- Requirements
**a)** In the EdgeDB group statement reference, which version is the earliest that supports the group statement?
**b)** Carry on the EdgeDB group statement reference from the point where it stops.

━━━━━ Reading passage

Search
ctrl/
Ask AI
Light
Dark
System

Group

The group statement is only available in EdgeDB 2.0 or later.

group–partition a set into subsets based on one or more keys

[ with with-item [, ...] ]

group [alias := ] expr

[ using using-alias := expr, [, ...] ]

by grouping-element, ... ;

where a grouping-element is one of

  ref-or-list
  { grouping-element, ... }
  ROLLUP( ref-or-list, ... )
  CUBE( ref-or-list, ... )

where a ref-or-list is one of

  ()
  grouping-ref
  ( grouping-ref, ... )

where a grouping-ref is one of

  using-alias
  .field-name
group expr

The group clause sets up the input set that will be operated on.

Much like in select it is possible to define an ad-hoc alias at this stage to make referring to the starting set concisely.

using using-alias := expr

The using clause defines one or more aliases which can then be used as part of the grouping key.

If the by clause only refers to .field-name the using clause is optional.

by grouping-element

The by clause sepecifies which parameters will be used to partition the starting set.

There are only two basic components for defining grouping-element: references to using-alias defined in the using clause or by references to the short-path format of .field-name. The .field-name has to refer to properties or links immediately present on the type of starting set.

The basic building blocks can also be combined by using parentheses ( ) to indicate that partitioning will happen based on several parameters at once.

It is also possible to specify grouping sets, which are denoted using curly braces { }. The results will contain different partitioning based on each of the grouping set elements. When there are multiple top-level grouping-elements then the cartesian product of them is taken to determine the grouping set. Thus a, {b, c} is equivalent to {(a, b), (a, c)} grouping sets.

ROLLUP and CUBE are a shorthand to specify particular grouping sets. ROLLUP groups by all prefixes of a list of elements, so ROLLUP (a, b, c) is equivalent to {(), (a), (a, b), (a, b, c)}. CUBE groups by all elements of the power set, so CUBE (a, b) is equivalent to {(), (a), (b), (a, b)}.

The group statement partitions a starting set into subsets based on some specified parameters. The output is organized into a set of free objects of the following structure:

{
  "key": { using-alias := value [, ...] },
  "grouping": <set of keys used in grouping>,
  "elements": <the subset matching to the key>,
}
"key"

The "key" contains another free object, which contains all the aliases or field names used as the key together with the specific values these parameters take for this particular subset.

"grouping"

The "grouping" contains a str set of all the names of the parameters used as the key for this particular subset. This is especially useful when using grouping sets and the parameters used in the key are not the same for all partitionings.

"elements"

The "elements" contains the actual subset of values that match the "key".

━━━━━━━━━━
━━━━━ Available data

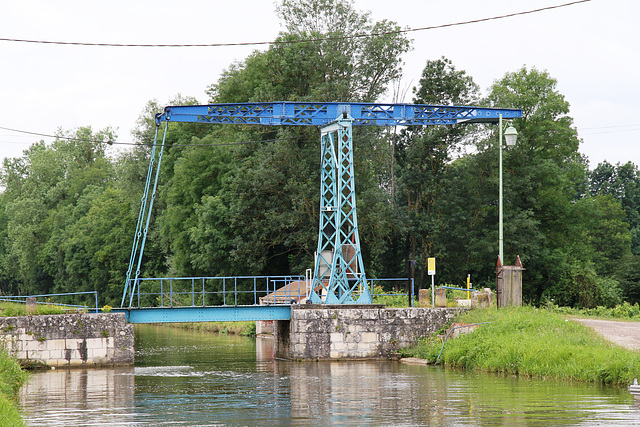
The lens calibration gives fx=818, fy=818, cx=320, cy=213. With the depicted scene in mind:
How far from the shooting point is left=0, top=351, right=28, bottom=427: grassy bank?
13000 mm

━━━━━━━━━━

- Results
**a)** EdgeDB 2.0.

**b)**
Here’s a simple example without using any aggregation or any further processing:

Copy
db> 
group Movie {title} by .release_year;
{
  {
    key: {release_year: 2016},
    grouping: {'release_year'},
    elements: {
      default::Movie {title: 'Captain America: Civil War'},
      default::Movie {title: 'Doctor Strange'},
    },
  },
  {
    key: {release_year: 2017},
    grouping: {'release_year'},
    elements: {
      default::Movie {title: 'Spider-Man: Homecoming'},
      default::Movie {title: 'Thor: Ragnarok'},
    },
  },
  {
    key: {release_year: 2018},
    grouping: {'release_year'},
    elements: {default::Movie {title: 'Ant-Man and the Wasp'}},
  },
  {
    key: {release_year: 2019},
    grouping: {'release_year'},
    elements: {default::Movie {title: 'Spider-Man: No Way Home'}},
  },
  {
    key: {release_year: 2021},
    grouping: {'release_year'},
    elements: {default::Movie {title: 'Black Widow'}},
  },
  ...
}

Or we can group by an expression instead, such as whether the title starts with a vowel or not:

Copy
db> 
... 
... 
... 
... 
... 
with
  # Apply the group query only to more recent movies
  M := (select Movie filter .release_year > 2015)
group M {title}
using vowel := re_test('(?i)^[aeiou]', .title)
by vowel;
{
  {
    key: {vowel: false},
    grouping: {'vowel'},
    elements: {
      default::Movie {title: 'Thor: Ragnarok'},
      default::Movie {title: 'Doctor Strange'},
      default::Movie {title: 'Spider-Man: Homecoming'},
      default::Movie {title: 'Captain America: Civil War'},
      default::Movie {title: 'Black Widow'},
      default::Movie {title: 'Spider-Man: No Way Home'},
    },
  },
  {
    key: {vowel: true},
    grouping: {'vowel'},
    elements: {default::Movie {title: 'Ant-Man and the Wasp'}},
  },
}

It is also possible to group scalars instead of objects, in which case you need to define an ad-hoc alias to refer to the scalar set in order to specify how it will be grouped:

Copy
db> 
... 
... 
... 
... 
... 
with
  # Apply the group query only to more recent movies
  M := (select Movie filter .release_year > 2015)
group T := M.title
using vowel := re_test('(?i)^[aeiou]', T)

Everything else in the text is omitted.